I wonder where the ammonia came from?


----------



## Blacklight (Oct 11, 2012)

I have a theory that when my wife did the last water change that she didn't do a good vacuum of the gravel. Tomorrow, I'm going to get out the siphon and force her to watch me to see how it's supposed to be done. 
In my years of aquarium ownership in the past, I never smelled a tank this bad. And this tank has ONE fish. My old tank was a 10 gallon and had a freakin' crowd of fish and it never smelled.


----------



## Wendyjo (Oct 19, 2012)

ChoclateBetta said:


> I wonder where the ammonia came from?


What ammonia?


----------



## ao (Feb 29, 2012)

I got curious and sniffed my own tank... it smells nice! and I havent done a water change for ageeeees XD

but you know what smells reallllly bad? my drawer with all the fish food and supplies ... blehhhh


----------



## Blacklight (Oct 11, 2012)

The tote that we keep all the fish stuff in smells like mouse/ferret/Ginnie pig wood chips. Everything you ever get from a pet store has that smell.


----------



## LadyVictorian (Nov 23, 2011)

My fish tank has a slight fishy scent but you only notice if you pretty much suck water up your nose. I think a good deep gravel change and maybe 2 times a week 50% change until you can get the smell down again. Maybe give your wife a good gravel cleaning lessons with the vac. My cousin did that with her tank recently. Half heartedly cleaned the gravel and then got a massive ammonia spike. 

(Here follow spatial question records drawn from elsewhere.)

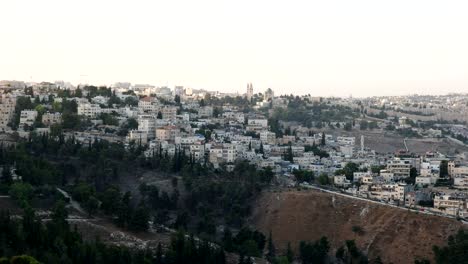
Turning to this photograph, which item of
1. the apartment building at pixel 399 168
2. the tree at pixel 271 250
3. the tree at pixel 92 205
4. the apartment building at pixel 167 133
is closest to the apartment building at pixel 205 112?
the apartment building at pixel 167 133

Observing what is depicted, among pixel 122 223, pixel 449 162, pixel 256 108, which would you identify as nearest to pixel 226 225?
pixel 122 223

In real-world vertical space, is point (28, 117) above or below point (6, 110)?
below

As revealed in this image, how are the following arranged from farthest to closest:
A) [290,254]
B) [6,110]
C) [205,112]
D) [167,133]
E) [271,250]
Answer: [205,112]
[6,110]
[167,133]
[271,250]
[290,254]

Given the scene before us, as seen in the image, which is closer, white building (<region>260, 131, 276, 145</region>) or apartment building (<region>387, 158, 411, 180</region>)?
apartment building (<region>387, 158, 411, 180</region>)

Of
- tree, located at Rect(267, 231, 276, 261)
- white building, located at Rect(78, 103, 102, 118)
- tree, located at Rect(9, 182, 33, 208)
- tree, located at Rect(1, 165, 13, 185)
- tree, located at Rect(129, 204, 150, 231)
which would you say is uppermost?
white building, located at Rect(78, 103, 102, 118)

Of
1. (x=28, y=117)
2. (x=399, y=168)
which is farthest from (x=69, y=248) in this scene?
(x=28, y=117)

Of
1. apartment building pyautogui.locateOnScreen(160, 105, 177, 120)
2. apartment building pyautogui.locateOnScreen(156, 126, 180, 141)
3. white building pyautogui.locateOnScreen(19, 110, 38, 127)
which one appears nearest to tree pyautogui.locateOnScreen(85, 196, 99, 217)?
apartment building pyautogui.locateOnScreen(156, 126, 180, 141)

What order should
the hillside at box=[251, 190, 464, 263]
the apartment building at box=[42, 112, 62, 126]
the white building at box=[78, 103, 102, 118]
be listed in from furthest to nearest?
the white building at box=[78, 103, 102, 118] < the apartment building at box=[42, 112, 62, 126] < the hillside at box=[251, 190, 464, 263]

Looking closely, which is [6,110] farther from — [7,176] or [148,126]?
[7,176]

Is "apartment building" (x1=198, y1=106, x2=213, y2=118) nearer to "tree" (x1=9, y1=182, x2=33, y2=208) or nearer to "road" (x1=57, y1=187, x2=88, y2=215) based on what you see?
"road" (x1=57, y1=187, x2=88, y2=215)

aokashi...so does my drawer. It smells like my NLF fish food turned into a town stead of stink. That stuff smells rank, soooo fishy. GAH and the old heaters and plastic plants >.<


----------



## LizzyP (Jun 21, 2012)

I have a cabinet of fish supplies. Old filter, a bag or two of old gravel that I'm hesitant to throw away, some food (just treats, like shrimp and bloodworms) test kit and the bucket and vac I use for water changes. Peeeyew!

But, really vacuum the gravel and up your changes to 2 50% changes a week. That's what you should be doing anyway, unless your tank is cycled. Which, I have a feeling it isn't.


----------



## Blacklight (Oct 11, 2012)

No. The tank hasn't even gotten going with the cycling yet. Last Sunday, it seemed to have a TEENY amount of ammonia.. but barely registrable. 
We'll get the water changed twice a week now and see if that makes a difference.


----------



## ao (Feb 29, 2012)

Hmmm.. I realized that if I throw a plant into a stinky water, it usually stops stinkyfying after a while. (I'm talking about stinky worm cultures....)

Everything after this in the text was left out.